In my post of 17 July I suggested that it was no surprise Cambodia acted as China wished in relation to the South China Sea issue at the time of the ASEAN Ministerial Meeting held in Cambodia.
Given Chinese aid, it was always likely that Cambodia would balk at agreeing to a joint communique that, in effect, was critical of China. While critics of Cambodia's actions referred to it as China's 'puppet' or 'pawn', far too little attention was given to just how large China's aid to Cambodia, particularly relative to other sources.
For many years it has been difficult to quantify the exact size of China's aid, but a new assessment from the Washington-based Center for Strategic and International Studies draws attention both to the size and the relative importance of the aid by comparison with that received from other donors:
China offers Cambodia $2.5 billion in investments and soft loans.

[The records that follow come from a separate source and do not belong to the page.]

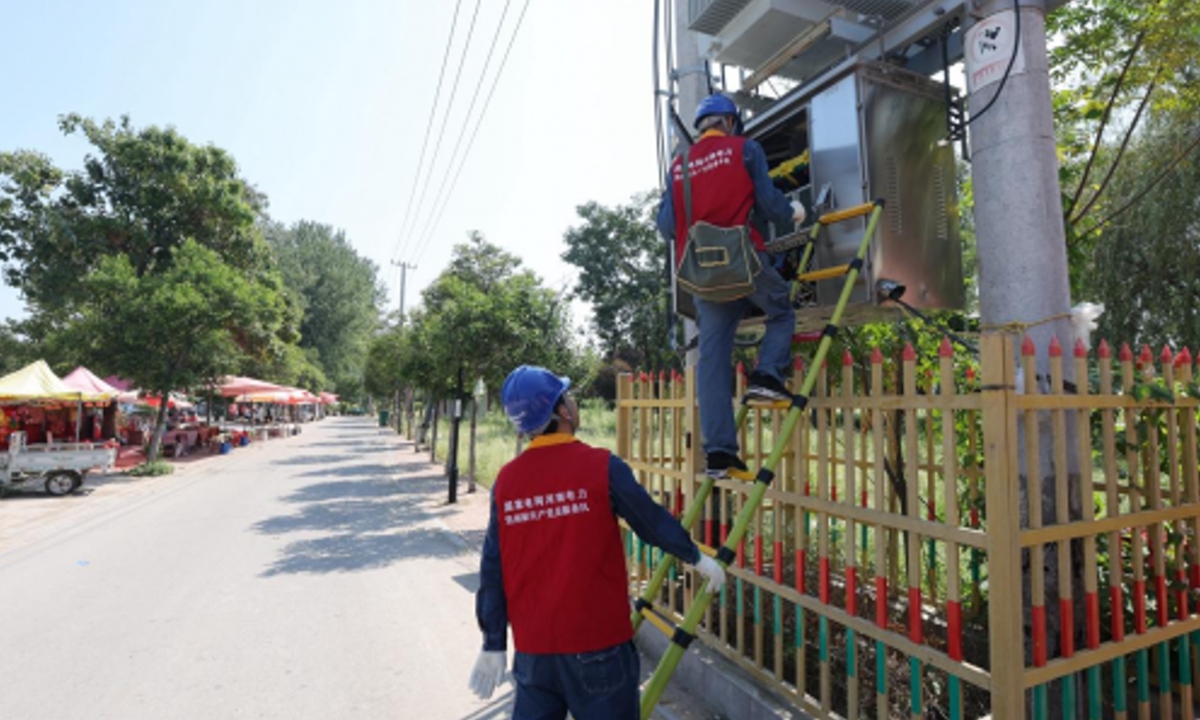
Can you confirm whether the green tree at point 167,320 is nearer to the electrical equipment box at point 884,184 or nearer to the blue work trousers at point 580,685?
the electrical equipment box at point 884,184

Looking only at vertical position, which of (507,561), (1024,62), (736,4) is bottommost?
(507,561)

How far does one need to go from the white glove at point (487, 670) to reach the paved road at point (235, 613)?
1.89 m

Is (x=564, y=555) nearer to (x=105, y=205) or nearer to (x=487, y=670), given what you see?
(x=487, y=670)

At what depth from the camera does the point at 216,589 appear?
7238mm

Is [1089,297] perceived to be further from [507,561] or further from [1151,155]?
[507,561]

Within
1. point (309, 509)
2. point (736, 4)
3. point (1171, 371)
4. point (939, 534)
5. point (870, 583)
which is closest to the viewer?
point (939, 534)

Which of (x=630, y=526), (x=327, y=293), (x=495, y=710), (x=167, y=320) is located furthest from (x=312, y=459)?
(x=327, y=293)

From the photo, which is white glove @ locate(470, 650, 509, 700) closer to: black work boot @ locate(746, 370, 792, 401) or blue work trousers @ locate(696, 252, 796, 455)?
blue work trousers @ locate(696, 252, 796, 455)

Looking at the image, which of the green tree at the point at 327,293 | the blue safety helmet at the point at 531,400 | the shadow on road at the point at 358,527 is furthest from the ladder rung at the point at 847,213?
the green tree at the point at 327,293

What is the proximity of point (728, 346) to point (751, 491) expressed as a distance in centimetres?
78

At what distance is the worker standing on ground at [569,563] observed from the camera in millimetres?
2465

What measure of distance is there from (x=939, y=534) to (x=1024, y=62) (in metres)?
2.45

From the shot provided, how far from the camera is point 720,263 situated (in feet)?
10.4

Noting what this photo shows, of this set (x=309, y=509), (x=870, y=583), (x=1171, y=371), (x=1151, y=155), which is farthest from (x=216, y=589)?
(x=1151, y=155)
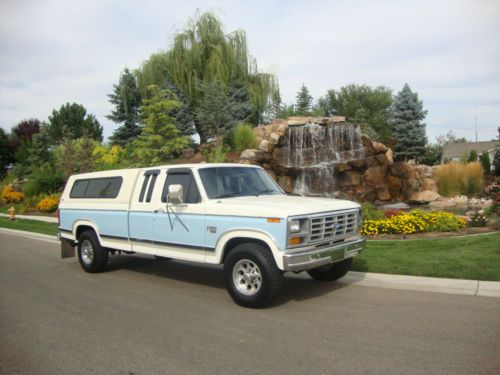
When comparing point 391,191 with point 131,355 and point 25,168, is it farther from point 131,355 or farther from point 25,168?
point 25,168

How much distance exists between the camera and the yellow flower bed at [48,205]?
925 inches

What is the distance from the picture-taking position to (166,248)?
7.05 metres

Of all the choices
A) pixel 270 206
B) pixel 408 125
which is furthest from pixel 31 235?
pixel 408 125

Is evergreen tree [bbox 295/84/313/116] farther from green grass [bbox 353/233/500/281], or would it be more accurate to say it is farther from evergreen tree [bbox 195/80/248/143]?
green grass [bbox 353/233/500/281]

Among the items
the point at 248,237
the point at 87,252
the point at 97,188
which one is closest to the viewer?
the point at 248,237

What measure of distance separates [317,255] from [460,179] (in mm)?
18948

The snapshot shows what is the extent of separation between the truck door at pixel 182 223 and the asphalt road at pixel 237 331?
29.8 inches

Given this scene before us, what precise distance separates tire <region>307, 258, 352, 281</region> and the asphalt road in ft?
0.82

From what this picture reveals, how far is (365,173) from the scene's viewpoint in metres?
22.7

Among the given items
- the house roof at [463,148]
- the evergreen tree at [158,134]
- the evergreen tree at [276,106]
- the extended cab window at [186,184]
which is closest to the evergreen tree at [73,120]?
the evergreen tree at [276,106]

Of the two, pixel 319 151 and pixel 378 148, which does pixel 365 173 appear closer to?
pixel 378 148

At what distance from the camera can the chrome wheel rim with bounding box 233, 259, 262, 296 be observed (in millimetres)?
5898

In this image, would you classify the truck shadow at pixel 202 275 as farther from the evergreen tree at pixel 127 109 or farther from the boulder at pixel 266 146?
the evergreen tree at pixel 127 109

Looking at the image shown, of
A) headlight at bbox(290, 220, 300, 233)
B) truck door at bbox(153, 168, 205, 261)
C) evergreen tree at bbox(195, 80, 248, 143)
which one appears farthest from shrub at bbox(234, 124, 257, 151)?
headlight at bbox(290, 220, 300, 233)
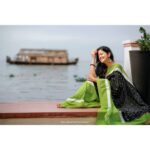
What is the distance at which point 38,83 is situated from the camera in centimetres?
416

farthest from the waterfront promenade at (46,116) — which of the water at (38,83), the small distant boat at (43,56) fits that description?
the small distant boat at (43,56)

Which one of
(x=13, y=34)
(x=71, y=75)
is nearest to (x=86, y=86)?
(x=71, y=75)

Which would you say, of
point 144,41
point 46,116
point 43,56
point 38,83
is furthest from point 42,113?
point 144,41

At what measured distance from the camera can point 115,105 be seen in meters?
4.09

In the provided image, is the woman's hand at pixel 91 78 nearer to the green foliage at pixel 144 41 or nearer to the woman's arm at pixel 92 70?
the woman's arm at pixel 92 70

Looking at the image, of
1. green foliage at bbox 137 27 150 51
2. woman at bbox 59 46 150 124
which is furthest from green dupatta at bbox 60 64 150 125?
green foliage at bbox 137 27 150 51

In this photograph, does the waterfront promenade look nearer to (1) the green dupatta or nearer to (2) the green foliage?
(1) the green dupatta

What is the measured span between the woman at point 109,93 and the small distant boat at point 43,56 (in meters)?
0.21

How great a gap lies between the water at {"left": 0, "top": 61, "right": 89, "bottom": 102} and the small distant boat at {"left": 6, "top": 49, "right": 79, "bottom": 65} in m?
0.05

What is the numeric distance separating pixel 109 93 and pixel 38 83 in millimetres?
594

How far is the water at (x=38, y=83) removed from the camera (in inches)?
163

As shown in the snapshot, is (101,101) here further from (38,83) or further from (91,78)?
(38,83)
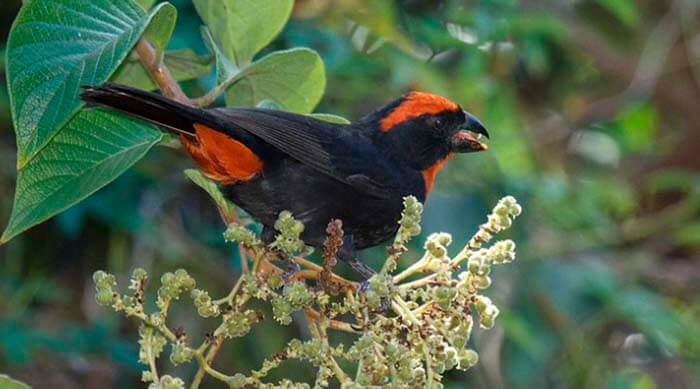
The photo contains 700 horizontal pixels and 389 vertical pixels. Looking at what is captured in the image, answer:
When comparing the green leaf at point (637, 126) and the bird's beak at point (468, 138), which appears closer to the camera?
the bird's beak at point (468, 138)

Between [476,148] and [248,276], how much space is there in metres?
1.39

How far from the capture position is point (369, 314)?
1938 millimetres

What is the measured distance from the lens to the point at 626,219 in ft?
20.5

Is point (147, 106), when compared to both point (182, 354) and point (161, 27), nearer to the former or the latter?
point (161, 27)

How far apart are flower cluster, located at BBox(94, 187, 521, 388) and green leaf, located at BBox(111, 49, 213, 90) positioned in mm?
606

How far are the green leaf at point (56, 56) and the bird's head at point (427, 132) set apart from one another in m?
1.31

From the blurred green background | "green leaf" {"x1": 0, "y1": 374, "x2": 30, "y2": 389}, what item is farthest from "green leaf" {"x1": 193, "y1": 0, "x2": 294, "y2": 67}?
"green leaf" {"x1": 0, "y1": 374, "x2": 30, "y2": 389}

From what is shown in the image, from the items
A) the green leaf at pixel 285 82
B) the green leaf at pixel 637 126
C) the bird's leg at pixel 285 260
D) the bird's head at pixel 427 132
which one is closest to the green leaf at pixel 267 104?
the green leaf at pixel 285 82

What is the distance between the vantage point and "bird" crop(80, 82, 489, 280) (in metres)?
2.49

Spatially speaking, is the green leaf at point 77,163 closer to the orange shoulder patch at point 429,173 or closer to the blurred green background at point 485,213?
the blurred green background at point 485,213

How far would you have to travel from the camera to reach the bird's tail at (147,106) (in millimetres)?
2006

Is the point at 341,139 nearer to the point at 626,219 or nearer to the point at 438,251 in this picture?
the point at 438,251

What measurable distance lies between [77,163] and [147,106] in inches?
8.1

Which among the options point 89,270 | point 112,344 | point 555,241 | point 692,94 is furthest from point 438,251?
point 692,94
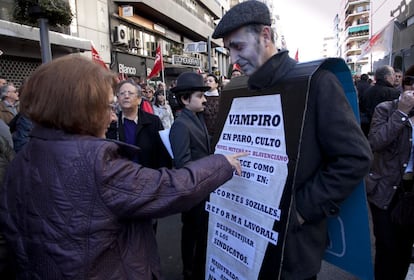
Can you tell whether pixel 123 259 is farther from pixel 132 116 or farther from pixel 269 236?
pixel 132 116

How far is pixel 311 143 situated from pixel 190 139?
1.70 metres

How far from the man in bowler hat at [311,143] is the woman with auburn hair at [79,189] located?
0.53 meters

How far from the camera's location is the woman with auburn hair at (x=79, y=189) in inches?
52.8

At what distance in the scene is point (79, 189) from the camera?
1.33m

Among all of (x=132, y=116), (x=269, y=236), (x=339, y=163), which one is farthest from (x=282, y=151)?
(x=132, y=116)

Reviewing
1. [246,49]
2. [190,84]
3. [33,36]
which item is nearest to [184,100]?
[190,84]

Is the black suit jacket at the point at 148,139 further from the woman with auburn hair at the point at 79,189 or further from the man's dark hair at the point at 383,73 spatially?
the man's dark hair at the point at 383,73

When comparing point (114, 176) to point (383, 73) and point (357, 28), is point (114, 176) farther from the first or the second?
point (357, 28)

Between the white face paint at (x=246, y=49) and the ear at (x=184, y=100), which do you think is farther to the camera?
the ear at (x=184, y=100)

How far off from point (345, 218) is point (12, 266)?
1.64 metres

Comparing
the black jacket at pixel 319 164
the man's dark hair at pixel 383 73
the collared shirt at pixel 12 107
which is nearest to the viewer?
the black jacket at pixel 319 164

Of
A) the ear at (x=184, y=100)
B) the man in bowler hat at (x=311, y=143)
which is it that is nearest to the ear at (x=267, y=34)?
the man in bowler hat at (x=311, y=143)

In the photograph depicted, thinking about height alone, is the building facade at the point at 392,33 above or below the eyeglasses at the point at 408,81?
above

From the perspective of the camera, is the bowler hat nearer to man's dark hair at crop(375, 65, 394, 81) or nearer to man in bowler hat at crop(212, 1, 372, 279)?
man in bowler hat at crop(212, 1, 372, 279)
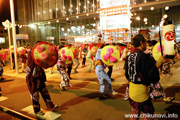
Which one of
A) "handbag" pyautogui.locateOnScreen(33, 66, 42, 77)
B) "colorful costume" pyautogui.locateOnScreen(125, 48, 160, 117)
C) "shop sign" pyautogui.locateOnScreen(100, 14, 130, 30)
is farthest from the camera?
"shop sign" pyautogui.locateOnScreen(100, 14, 130, 30)

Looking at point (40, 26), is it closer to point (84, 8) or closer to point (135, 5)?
point (84, 8)

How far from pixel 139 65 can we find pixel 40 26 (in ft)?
89.5

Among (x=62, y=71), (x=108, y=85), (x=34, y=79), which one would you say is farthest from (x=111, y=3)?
(x=34, y=79)

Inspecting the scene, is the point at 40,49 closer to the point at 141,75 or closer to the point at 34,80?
the point at 34,80

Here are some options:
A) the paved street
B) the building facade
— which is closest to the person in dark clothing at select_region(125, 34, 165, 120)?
the paved street

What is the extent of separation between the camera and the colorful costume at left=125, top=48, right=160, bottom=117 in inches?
82.7

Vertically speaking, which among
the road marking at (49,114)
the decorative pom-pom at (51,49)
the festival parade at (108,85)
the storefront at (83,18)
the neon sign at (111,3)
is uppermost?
the storefront at (83,18)

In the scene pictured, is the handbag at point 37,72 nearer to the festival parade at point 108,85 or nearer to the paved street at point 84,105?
the festival parade at point 108,85

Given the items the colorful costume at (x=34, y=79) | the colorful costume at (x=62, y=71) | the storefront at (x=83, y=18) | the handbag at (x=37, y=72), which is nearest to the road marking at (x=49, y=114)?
the colorful costume at (x=34, y=79)

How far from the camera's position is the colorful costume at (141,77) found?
2.10 metres

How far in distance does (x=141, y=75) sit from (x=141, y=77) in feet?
0.11

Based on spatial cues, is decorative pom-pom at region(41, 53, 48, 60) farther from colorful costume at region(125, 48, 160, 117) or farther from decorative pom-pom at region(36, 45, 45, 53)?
colorful costume at region(125, 48, 160, 117)

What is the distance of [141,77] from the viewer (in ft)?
7.07

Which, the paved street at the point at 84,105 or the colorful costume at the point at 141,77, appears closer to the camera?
the colorful costume at the point at 141,77
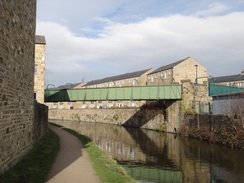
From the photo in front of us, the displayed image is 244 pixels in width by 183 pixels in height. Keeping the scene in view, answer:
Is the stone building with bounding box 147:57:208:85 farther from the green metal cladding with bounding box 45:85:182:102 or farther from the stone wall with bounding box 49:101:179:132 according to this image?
the green metal cladding with bounding box 45:85:182:102

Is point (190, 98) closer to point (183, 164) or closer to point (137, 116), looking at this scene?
point (137, 116)

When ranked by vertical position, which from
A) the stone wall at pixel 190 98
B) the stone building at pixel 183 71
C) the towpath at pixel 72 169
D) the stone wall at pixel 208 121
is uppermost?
the stone building at pixel 183 71

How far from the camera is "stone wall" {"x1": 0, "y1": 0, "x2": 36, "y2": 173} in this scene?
7324 mm

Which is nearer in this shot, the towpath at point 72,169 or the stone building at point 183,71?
the towpath at point 72,169

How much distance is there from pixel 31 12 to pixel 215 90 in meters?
25.2

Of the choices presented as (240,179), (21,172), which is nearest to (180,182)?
(240,179)

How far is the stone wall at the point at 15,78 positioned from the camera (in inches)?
288

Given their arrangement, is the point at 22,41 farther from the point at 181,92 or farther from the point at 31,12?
the point at 181,92

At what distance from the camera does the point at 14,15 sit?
827 cm

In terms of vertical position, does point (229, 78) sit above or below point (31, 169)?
above

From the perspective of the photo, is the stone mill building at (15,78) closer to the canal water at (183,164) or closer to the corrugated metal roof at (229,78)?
the canal water at (183,164)

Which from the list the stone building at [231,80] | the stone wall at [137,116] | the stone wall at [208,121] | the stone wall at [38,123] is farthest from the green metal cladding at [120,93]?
the stone building at [231,80]

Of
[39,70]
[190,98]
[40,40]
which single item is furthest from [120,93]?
[40,40]

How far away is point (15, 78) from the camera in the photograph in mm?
8648
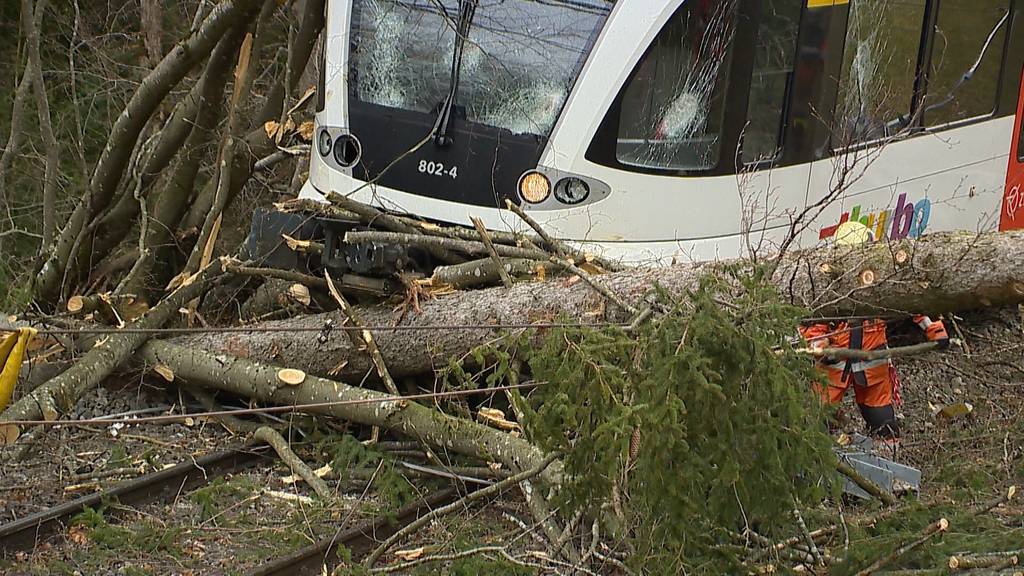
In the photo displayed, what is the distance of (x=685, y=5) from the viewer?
599cm

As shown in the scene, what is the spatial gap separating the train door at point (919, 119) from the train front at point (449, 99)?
1.77 meters

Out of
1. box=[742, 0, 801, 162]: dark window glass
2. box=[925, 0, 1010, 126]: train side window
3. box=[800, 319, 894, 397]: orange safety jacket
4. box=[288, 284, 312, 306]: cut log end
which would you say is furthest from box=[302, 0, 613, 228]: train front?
box=[925, 0, 1010, 126]: train side window

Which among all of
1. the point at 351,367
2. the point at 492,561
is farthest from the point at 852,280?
the point at 351,367

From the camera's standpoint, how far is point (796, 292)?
5273 mm

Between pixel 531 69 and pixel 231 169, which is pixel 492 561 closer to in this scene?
pixel 531 69

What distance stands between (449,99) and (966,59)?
4.04m

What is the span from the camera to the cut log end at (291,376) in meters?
5.89

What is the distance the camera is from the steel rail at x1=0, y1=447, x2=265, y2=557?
474 centimetres

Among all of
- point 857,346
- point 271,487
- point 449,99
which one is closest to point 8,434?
point 271,487

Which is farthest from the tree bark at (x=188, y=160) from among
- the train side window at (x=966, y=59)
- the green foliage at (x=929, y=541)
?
the green foliage at (x=929, y=541)

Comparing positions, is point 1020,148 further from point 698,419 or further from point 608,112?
point 698,419

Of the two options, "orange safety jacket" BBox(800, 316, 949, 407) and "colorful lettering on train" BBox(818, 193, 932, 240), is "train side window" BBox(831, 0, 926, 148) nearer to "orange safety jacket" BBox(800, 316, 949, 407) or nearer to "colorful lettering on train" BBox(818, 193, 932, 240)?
"colorful lettering on train" BBox(818, 193, 932, 240)

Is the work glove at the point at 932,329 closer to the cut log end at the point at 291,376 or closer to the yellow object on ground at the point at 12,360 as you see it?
Result: the cut log end at the point at 291,376

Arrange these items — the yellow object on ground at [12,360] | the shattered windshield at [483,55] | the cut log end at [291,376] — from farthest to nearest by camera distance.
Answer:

Chinese prime minister Wen Jiabao pledged to give Cambodia $500 million in loans for infrastructure projects following a September 12 visit to China by Cambodian prime minister Hun Sen. China also approved a $2 billion industrial park project that would produce 3 million tons of steel per year and employ up to 10,000 Cambodians. Chinese investment in Cambodia totaled $1.9 billion in 2011, more than double the investment by all ASEAN countries combined and 10 times that by the United States. Cambodian officials rejected speculation that the aid was a Chinese thank-you for Cambodia's support for China on the South China Sea, parts of which are disputed between China and four of Cambodia's Southeast Asian neighbors.